При разногласии исследователей и неполноте исторических данных составить себе определенное мнение о личности названного Дмитрия трудно. Большинство историков признает в нем Григория Отрепьева; Костомаров прямо говорит, что ничего не знает о его личности, а В. С. Иконников и граф С. Д. Шереметев признают в нем настоящего царевича. Бесспорно, однако, то, что Отрепьев участвовал в этом замысле: легко может быть, что роль его ограничивалась пропагандой в пользу самозванца. (Есть известия, что Отрепьев приехал в Москву вместе с Лжедмитрием, а потом был сослан им за пьянство.) За наиболее верное можно также принять и то, что Лжедмитрий – затея московская, что это подставное лицо верило в свое царственное происхождение и свое восшествие на престол считало делом вполне справедливым и честным.
Но остановимся подробно на обычных рассказах о странствованиях самозванца на Руси и Польше; в них трудно отличить быль от сказки. Обыкновенно об Отрепьеве повествуют так: в молодости он живал во дворе у Романовых и у князей Черкасских, странствовал по разным монастырям, приютился в Чудове монастыре и был взят к патриарху Иову для книжного письма. Потом он бежал в Литву, пропадал несколько времени безвестно и вновь выплыл, явившись слугой у кн. Вишневецкого; там, во время болезни, открыл свое царское происхождение. Вишневецкие и Мнишек первые пустили в ход самозванца в польском обществе. Как только самозванец стал известен и основался у Мнишков в их замке Самборе, около него явились францисканцы и овладели его умом, склонив его в латинство; иезуиты продолжали их дело, а ловкая панна Марина Мнишек завладела сердцем молодого цесаревича.
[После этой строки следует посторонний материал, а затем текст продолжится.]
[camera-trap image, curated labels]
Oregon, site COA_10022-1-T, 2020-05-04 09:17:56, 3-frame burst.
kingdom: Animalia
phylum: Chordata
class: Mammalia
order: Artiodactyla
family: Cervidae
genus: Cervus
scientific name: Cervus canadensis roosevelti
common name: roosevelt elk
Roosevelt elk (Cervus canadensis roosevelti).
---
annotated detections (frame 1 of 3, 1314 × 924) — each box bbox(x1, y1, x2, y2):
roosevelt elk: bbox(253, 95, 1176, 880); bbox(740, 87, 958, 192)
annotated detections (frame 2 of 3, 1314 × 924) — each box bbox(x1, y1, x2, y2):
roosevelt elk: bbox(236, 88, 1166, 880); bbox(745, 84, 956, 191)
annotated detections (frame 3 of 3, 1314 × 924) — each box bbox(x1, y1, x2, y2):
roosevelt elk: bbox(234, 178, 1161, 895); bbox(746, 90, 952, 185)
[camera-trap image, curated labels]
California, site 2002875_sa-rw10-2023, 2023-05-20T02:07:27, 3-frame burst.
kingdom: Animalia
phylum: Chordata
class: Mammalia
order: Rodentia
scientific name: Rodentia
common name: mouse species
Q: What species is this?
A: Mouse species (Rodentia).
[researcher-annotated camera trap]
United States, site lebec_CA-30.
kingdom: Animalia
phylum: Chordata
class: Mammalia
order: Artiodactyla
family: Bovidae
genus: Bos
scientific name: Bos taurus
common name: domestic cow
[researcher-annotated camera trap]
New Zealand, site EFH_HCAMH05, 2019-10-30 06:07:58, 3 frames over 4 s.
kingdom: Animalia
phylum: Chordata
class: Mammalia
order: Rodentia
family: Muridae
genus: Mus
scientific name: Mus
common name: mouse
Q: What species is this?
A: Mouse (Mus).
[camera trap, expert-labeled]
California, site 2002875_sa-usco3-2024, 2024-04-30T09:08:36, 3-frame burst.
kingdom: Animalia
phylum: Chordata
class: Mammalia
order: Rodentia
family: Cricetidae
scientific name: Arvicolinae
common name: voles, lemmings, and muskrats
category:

Будучи представлен к польскому двору и признан им в качестве царевича, самозванец получает поддержку, во-первых, в Римской курии, в глазах которой он служил прекрасным предлогом к открытию латинской пропаганды в Московской Руси, во-вторых, в польском правительстве, для которого самозванец казался очень удобным средством или приобрести влияние в Москве (в случае удачи самозванца), или произвести смуту и этим ослабить сильную соседку; в-третьих, в бродячем населении южных степей и в известной части польского общества, деморализованной и склонной к авантюризму. При этом нужно, однако, заметить, что взятое в целом польское общество сдержанно относилось к делу самозванца и не увлекалось его личностью и рассказами. О приключениях московского царевича канцлер и гетман Ян Замойский выражался с полным недоверием: "Это комедия Плавта или Теренция, что ли" (Czy to Plavti, czy Terentiuszova comaedia). Не верили самозванцу лучшие части польского общества, не верил ему и польский сейм 1605 г., который запретил полякам поддерживать самозванца и решил их за это наказывать. Хотя король Сигизмунд III и не держался этих постановлений сейма, однако он и сам не решался открыто и официально поддерживать самозванца и ограничился тем, что давал ему денежную субсидию и позволял вербовать в свою дружину охочих людей. Яснее выражала свои симпатии к "несчастному царевичу" Римская курия. С такой поддержкой, с войском из поляков, а главным образом казаков, Дмитрий выступил на Русь и имел успех в южных областях ее: там его охотно признавали. Некоторые отдельные стычки самозванца с московскими войсками ясно показали, что с его жалкими отрядами он никогда бы не достиг Москвы, если бы Борисово войско не было в каком-то странном состоянии моральной растерянности. Имя царевича Дмитрия, последней ветви великого царского рода, лишало московские войска всякой нравственной опоры: не будучи в состоянии проверить слухи о подлинности этого воскресшего царевича, московские люди готовы были верить в него и по своим религиозным и политическим взглядам не могли драться против законного царя. А боярство, в известной своей части, было просто радо успехам самозванца и давало ему возможность торжествовать над царскими войсками, в успехе Лжедмитрия предвидя гибель ненавистных Годуновых.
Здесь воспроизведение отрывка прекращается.